The 2016 meeting goal at PAME was to increase the sense of urgency and accelerate action around an overlooked and underfunded public health issue – Sudden Unexpected Death in Epilepsy and other causes of mortality in epilepsy. 

Jane presented on disclosing and managing risk as part of prevention and she chaired a session on speeding up change.  
Working with partners at PAME is an important part of speeding up change to tackle mortality. It is only through global, as well as local working that this will happen. The 2016 event was full of energy and hope. Presentations revealed the dramatic rise in research papers in this field since around 2002.  Valuable lessons have also been learnt from the UK about use of guidelines.
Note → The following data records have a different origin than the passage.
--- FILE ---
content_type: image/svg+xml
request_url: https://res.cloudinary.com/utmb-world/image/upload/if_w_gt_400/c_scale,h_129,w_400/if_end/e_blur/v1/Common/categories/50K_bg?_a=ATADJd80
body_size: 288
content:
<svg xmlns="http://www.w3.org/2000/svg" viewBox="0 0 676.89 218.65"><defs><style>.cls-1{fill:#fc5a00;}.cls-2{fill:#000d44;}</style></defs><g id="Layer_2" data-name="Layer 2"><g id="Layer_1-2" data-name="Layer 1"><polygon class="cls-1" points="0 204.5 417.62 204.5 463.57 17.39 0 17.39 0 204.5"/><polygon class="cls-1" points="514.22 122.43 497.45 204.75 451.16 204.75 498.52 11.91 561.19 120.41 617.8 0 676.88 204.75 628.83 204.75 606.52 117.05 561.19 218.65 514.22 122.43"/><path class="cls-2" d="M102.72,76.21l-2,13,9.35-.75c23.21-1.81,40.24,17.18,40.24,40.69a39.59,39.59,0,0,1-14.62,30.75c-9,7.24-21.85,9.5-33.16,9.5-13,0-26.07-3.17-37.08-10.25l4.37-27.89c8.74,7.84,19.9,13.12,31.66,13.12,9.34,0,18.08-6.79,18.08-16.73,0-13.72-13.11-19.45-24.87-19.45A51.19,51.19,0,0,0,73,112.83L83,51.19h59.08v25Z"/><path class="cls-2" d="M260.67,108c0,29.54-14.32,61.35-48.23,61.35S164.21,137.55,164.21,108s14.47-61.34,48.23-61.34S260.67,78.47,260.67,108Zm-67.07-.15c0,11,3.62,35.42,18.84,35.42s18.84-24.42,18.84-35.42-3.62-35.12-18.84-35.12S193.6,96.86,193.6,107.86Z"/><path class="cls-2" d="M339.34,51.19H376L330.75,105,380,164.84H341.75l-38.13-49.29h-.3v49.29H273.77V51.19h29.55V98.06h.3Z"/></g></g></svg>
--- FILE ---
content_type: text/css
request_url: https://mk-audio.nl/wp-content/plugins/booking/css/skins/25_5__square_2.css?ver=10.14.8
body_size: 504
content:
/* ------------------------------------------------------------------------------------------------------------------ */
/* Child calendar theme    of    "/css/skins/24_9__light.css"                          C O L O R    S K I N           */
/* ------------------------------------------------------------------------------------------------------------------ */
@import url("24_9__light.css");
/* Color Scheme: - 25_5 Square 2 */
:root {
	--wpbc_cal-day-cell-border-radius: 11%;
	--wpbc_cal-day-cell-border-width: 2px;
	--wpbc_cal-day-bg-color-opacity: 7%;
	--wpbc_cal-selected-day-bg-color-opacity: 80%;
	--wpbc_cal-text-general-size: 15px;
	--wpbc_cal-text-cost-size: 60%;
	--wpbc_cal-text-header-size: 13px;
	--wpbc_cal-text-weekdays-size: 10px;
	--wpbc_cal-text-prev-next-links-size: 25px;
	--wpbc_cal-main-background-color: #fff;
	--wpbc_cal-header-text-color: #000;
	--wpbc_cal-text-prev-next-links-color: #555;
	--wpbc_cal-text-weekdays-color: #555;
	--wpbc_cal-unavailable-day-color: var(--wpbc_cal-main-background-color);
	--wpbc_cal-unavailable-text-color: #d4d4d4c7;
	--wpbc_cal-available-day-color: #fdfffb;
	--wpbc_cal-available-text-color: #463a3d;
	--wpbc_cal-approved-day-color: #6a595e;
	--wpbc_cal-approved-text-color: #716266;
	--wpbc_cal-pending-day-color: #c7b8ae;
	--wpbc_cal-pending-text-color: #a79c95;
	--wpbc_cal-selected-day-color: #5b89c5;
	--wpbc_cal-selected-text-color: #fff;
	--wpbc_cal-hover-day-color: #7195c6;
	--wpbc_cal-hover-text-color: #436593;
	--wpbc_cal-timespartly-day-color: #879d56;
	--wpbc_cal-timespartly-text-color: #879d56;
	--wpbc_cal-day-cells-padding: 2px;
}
Risk information has been available since 2002 but our safety tools - EpSMon-self-monitor App; SUDEP and Seizure Safety Checklist and e-learning for GPs attracted great interest and featured in presentations about how we can speed up change”

SUDEP Action projects featured at the conference also included SUDEP-The Global Conversation; SUDEP Awareness Day; The Epilepsy Deaths Register and the SUDEP Action specialist service for supporting the journeys of all families affected by any epilepsy-related death.

Karen, Rosey and Professor Henry Smithson who provides research support for The Epilepsy Deaths Register, participated in a panel discussion on lessons learnt in grief and how to support families.  Henry led an open discussion session on communication of risk.

Karen said: “Since 2011 the American families have had an opportunity to connect with the work that is being done to tackle deaths and it was an honour for us to meet the families that attended. It was clear that bereaved families drove the cause in the US and have a huge contribution to make to progress.  The importance of families being told about specialist services that support their journey and involvement in prevention was a key theme at PAME as it is here in the UK “  

The conference brings together a diverse group of stakeholders including professionals (clinicians, basic science researchers and others), public health officials, people with epilepsy and bereaved families. 
The write up from the conference and slides from the presentations will be publically available in due course.